Prompt 1
Answer these questions from the thread on matchings:
(a) In the $C_6$ example, which two edges form a maximal matching?
(b) What set does $X$ denote?
(c) Under the theorem's condition $\kappa(G) > \alpha'(G)$, at most how many vertices of $G$ does a maximum matching leave unmatched?

# Start of Reading text

A maximal matching can have less than $n/2$ edges. Imagine a $C_6$ with the vertices named in order $a,b,c,d,e,f$. Then, the $ab$ and $ed$ edges form a maximal matching, and here it's $n/3$ edges.
So what's the most stupid way of choosing your matching ?
Let $X$ denote the set of vertices of $C_n$ that are incident to an edge of some matching $M$.
Then, $|M| = |X| / 2$. So how can you minimize $|X|$ while making $M$ maximal ?
You should be able to do the rest by observing that if $M$ is maximal, then for two adjacent vertices $v_1, v_2$, at least one has to be in $X$, because otherwise you can add the $v_1v_2$ edge in $M$.
We can prove the following theorem, which tells us considerably more about such graphs:
Theorem. If $\kappa(G) > \alpha'(G)$, then $\alpha'(G) = \lfloor \frac n2 \rfloor$: a maximum matching leaves at most one vertex of $G$ unmatched.
Proof. Suppose $\alpha'(G) = \frac{n-k}{2}$, so that a maximum matching has $k$ unmatched vertices, and that $k \ge 2$. Then by the Tutte–Berge formula there is a set of vertices $U$ such that $G-U$ has $|U|+k$ odd components. This is, in particular, multiple odd components: so $\kappa(G) \le |U|$, because $G-U$ is not connected. Also, $G-U$ must have at least $|U|+k$ vertices, so $n-|U| \ge |U|+k$, or $|U| \le \frac{n-k}{2}$. In summary, $$\kappa(G) \le |U| \le \frac{n-k}{2} = \alpha'(G).$$ Therefore if $\kappa(G) > \alpha'(G)$, then $k \le 1$ and so $\alpha'(G) \ge \frac{n-1}{2}$.

# End of Reading text
# Start of Exercise input

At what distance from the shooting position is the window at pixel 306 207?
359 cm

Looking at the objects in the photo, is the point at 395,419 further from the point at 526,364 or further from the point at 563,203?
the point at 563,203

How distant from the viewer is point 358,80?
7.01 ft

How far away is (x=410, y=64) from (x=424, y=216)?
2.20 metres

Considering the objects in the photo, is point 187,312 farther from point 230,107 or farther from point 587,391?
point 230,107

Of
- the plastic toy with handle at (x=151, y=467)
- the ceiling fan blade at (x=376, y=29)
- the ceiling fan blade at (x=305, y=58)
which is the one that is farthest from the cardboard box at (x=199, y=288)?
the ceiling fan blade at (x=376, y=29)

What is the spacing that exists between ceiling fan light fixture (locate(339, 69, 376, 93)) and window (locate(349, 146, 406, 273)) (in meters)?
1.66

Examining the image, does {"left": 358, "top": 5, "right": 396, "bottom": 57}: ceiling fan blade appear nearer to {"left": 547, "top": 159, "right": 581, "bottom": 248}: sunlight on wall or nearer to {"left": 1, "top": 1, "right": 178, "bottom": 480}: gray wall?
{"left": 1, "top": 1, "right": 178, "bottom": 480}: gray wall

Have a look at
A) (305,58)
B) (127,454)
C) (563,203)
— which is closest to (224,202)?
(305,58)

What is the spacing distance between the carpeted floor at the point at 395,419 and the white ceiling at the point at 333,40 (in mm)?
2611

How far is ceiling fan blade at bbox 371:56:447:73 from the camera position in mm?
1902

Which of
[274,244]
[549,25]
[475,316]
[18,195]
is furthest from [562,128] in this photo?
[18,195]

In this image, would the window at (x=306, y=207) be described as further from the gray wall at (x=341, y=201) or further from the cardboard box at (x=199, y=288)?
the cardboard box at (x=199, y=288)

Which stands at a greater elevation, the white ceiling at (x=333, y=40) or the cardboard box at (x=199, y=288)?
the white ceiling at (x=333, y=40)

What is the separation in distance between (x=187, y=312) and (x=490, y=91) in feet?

# End of Exercise input

Prompt 2
Write out the part of the records above that runs from the line containing "Have a look at" through the end of the records, reproducing every line unchanged.

Written solution 1
(a) The $ab$ and $ed$ edges.
(b) The set of vertices of $C_n$ that are incident to an edge of some matching $M$.
(c) At most one vertex.

Written solution 2
Have a look at
A) (305,58)
B) (127,454)
C) (563,203)
— which is closest to (224,202)?
(305,58)

What is the spacing distance between the carpeted floor at the point at 395,419 and the white ceiling at the point at 333,40 (in mm)?
2611

How far is ceiling fan blade at bbox 371:56:447:73 from the camera position in mm?
1902

Which of
[274,244]
[549,25]
[475,316]
[18,195]
is furthest from [562,128] in this photo?
[18,195]

In this image, would the window at (x=306, y=207) be described as further from the gray wall at (x=341, y=201) or further from the cardboard box at (x=199, y=288)?
the cardboard box at (x=199, y=288)

Which stands at a greater elevation, the white ceiling at (x=333, y=40) or the cardboard box at (x=199, y=288)?
the white ceiling at (x=333, y=40)

What is the separation in distance between (x=187, y=312) and (x=490, y=91) in feet?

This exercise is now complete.